What was the script development process like?
I would share YouTube videos with my manager in 2020 of Tony marching down the street with Richard. I said, “I think there’s a movie here. He says, ‘I think so, too.'”
I shared early outlines. I started with a two or three page outline which became a 10 page outline of the scenes. And he would give me notes on all of those. Eventually when we had a full script, he sent it out to probably over 200 places, studios, and companies.
There was a lot of the “Hollywood pass,” which is, “Hey, we love it. Maybe not for us right now, maybe on the next one. So it was a lot of that or no response at all.”
It’s a lot of rejection. It’s a lot of other scripts getting made and you believing in yours and it taking years before someone can say the same thing to you.

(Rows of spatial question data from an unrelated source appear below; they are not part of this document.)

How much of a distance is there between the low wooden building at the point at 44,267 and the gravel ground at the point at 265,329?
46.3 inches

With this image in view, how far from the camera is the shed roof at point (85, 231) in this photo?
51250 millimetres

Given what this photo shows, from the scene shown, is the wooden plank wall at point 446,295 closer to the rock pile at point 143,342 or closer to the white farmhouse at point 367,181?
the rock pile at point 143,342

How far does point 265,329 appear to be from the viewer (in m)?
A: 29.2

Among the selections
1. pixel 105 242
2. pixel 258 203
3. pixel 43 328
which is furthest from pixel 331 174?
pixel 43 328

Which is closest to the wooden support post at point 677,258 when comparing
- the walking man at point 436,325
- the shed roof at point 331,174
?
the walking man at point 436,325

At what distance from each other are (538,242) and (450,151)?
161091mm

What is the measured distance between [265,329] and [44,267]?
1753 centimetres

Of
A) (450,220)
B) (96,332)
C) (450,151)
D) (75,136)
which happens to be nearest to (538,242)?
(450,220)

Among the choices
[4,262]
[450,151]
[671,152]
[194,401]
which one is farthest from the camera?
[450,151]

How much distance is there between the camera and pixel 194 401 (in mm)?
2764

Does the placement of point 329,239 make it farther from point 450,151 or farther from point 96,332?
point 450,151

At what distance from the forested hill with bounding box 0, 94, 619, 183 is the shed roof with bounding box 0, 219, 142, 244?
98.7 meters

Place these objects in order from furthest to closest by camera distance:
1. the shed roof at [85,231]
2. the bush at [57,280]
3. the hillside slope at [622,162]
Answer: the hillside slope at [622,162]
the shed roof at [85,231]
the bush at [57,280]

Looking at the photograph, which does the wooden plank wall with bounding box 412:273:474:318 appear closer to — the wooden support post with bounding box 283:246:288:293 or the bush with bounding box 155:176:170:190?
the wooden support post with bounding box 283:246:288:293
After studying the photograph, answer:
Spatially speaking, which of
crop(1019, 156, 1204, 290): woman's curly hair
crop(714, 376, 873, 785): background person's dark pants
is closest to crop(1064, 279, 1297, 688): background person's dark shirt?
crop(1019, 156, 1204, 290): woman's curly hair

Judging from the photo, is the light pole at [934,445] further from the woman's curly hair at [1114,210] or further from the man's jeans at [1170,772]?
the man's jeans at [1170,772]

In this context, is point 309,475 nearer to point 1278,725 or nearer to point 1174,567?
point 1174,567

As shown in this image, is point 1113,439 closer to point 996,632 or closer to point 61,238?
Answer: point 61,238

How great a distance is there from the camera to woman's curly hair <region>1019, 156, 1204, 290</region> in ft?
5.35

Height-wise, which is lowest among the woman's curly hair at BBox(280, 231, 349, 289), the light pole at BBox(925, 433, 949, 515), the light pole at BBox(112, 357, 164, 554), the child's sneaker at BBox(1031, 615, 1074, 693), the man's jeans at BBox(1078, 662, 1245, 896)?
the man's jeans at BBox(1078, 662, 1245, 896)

Fred Temple (Domingo Coleman) Photo courtesy of Row K Entertainment
Describe Tony Kiritsis’ character.
Tony is a man that’s been pushed over the edge. He’s not your typical crackpot. He’s not a Jack Nicholson type of character. That to me is a very interesting character space, because when he was let free for reasons of insanity, I almost scratched my head and said, what? Okay, he’s not quite normal. He’s not a danger to anyone else. And even at the end where he won’t sign his release papers because he doesn’t think he’s crazy and would rather be in an institution for 30 years.
I would venture to guess that Tony was probably on the bipolar spectrum. He clearly was manic at times and he had severe uncontrollable rage, delusions of grandeur, and paranoid delusions. He had undeniable charisma.
I don’t know what legitimate proof he had that Meridian Mortgage had done him wrong. I think it’s a grey area. He was espousing was a rage against a property system.
There’s this immense wealth in the country and you have a chip on your shoulder when you’re surrounded by people who come from money and are afforded opportunities that you don’t perceive as having. I think it’s really relevant today.
I think Tony had rejected his religious upbringing. I think he had kind of gone through some trauma with his mom passing and a few other things in his life and became very isolated. He claimed that his businesses are his children. He didn’t have a wife. He had this loner lifestyle. And he just snapped. Tony also had a violent streak.
How was the project set up?
At one point, when we did have producers attached to this project, I tried to get it to Gus Van Sant attached prior to anyone. It didn’t get through the first try.
The producers attached another director, who said this to me on one of the first script meetings, “I’m going to wean you off of the facts and bring you closer to the truth.” That line itself felt like a duty to maybe alter some names here, amalgamate some characters there, and alter some timelines to make sure that the themes and the truth of what I’m trying to say about America and the American dream and the socioeconomics between these two men are still there and alive on the page and on the screen. I didn’t want to do a documentary or a book report. I wanted to write a movie.
I’m going to wean you off of the facts and bring you closer to the truth
What did you learn most after making this film?
I learned a lot from Gus, especially seeing him on set, collaborate with his department heads and his actors and remain calm and and collected amidst a whirlwind set because I direct too. He was so open to collaboration and really trusted his department heads and storytellers. He wasn’t prescriptive with his ideas.